Tom Curry to start England's World Cup opener vs Argentina on Saturday

Tom Curry is set to start in England’s World Cup opener against Argentina on Saturday despite three-MONTH injury absence

  • Tom Curry is poised to go straight back into England’s starting team on Saturday 
  • The Sale flanker has not played for three-and-a-half months due to an injury 
  • England management hopes the openside star can alleviate the defensive crisis 
  • Latest Rugby World Cup 2023 news, including fixtures, live scores and results

Tom Curry is poised to go straight back into England’s starting team for the World Cup opener against Argentina on Saturday – despite not playing for three-and-a-half months.

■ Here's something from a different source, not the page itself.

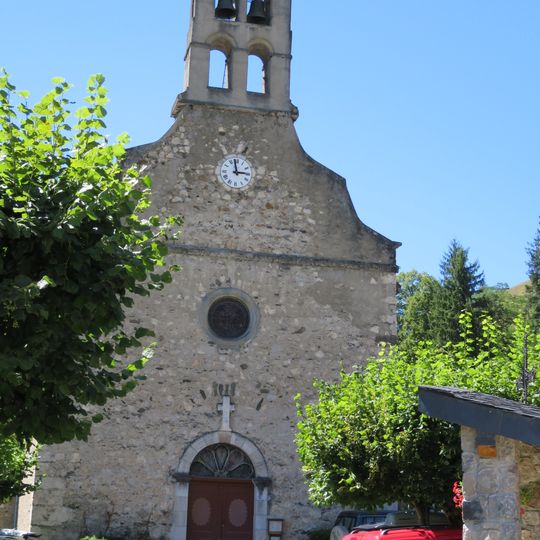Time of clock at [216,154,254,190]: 2:58
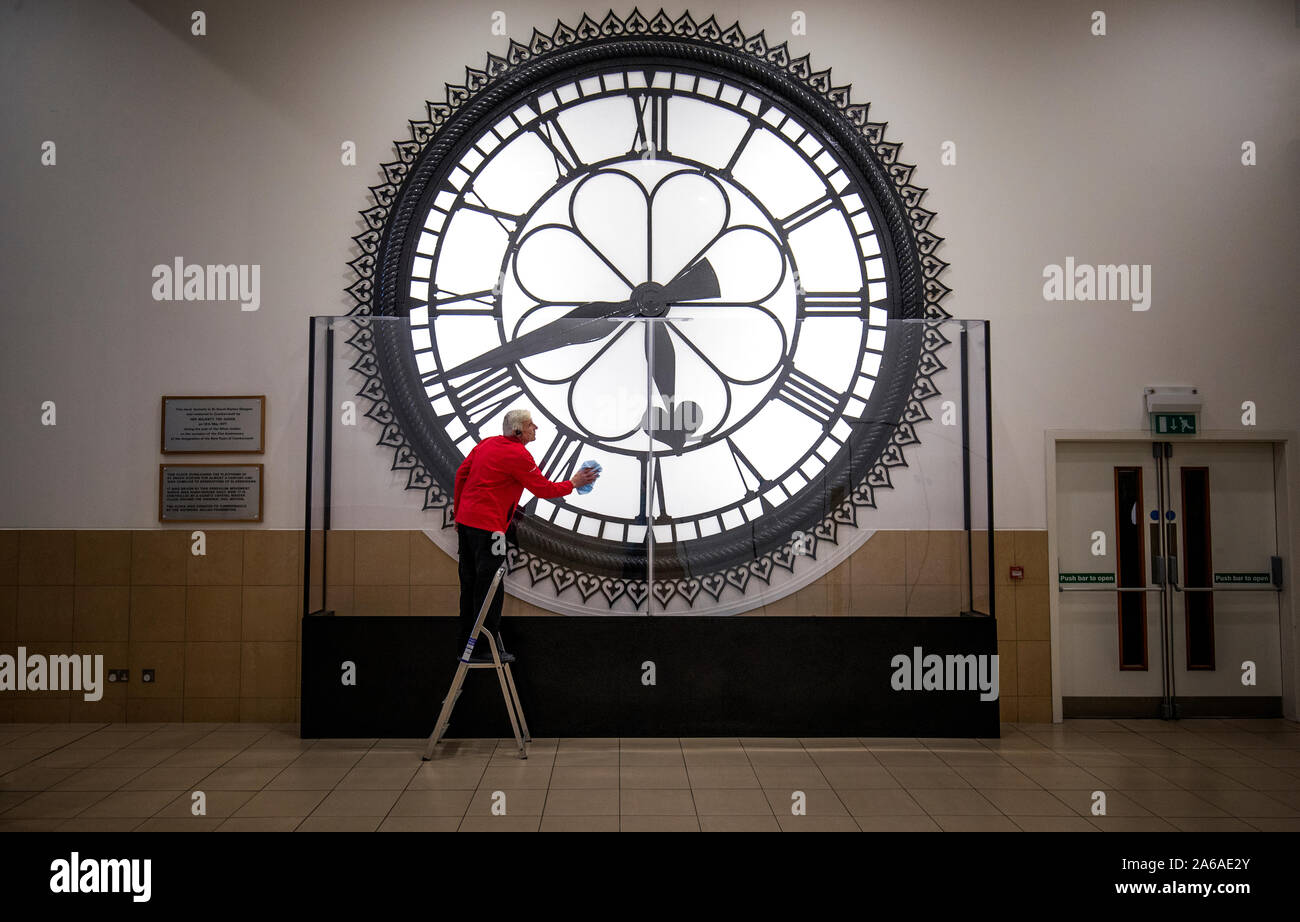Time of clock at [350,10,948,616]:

The 25-year-old Sale flanker’s last competitive appearance was when his club faced Saracens in the Premiership Final on May 27. 

Several weeks later, he suffered an ankle injury in training which meant that he missed England’s four warm-up matches last month. And this Curry – unlike twin brother Ben – is yet to play a Test under Steve Borthwick, having missed the last Six Nations due to a hamstring problem.

Now that he is finally fit and in full training, the Red Rose management regard the Lions openside as someone capable of alleviating the defensive crisis which came to a head in the shock defeat against Fiji at Twickenham, when England missed a staggering 27 tackles. 

‘We’re delighted Tom is available,’ said defence coach Kevin Sinfield. Asked if throwing him straight in to face the Pumas represented a risk, he added: ‘No. He is ready.’

Tom Curry is poised to go straight back into England’s starting team for the World Cup opener

The 25-year-old Sale openside flanker has not played for three-and-a-half months due to injury

England management hopes the star can alleviate the defensive crisis after losing against Fiji

Sinfield has been under increasing pressure in light of England’s worrying inability to hold the line against a variety of opponents. When he was challenged on why the defence hasn’t been properly functioning, he thought carefully and, after a long pause, said: ‘Good question. I think it really helps having Tom Curry back available.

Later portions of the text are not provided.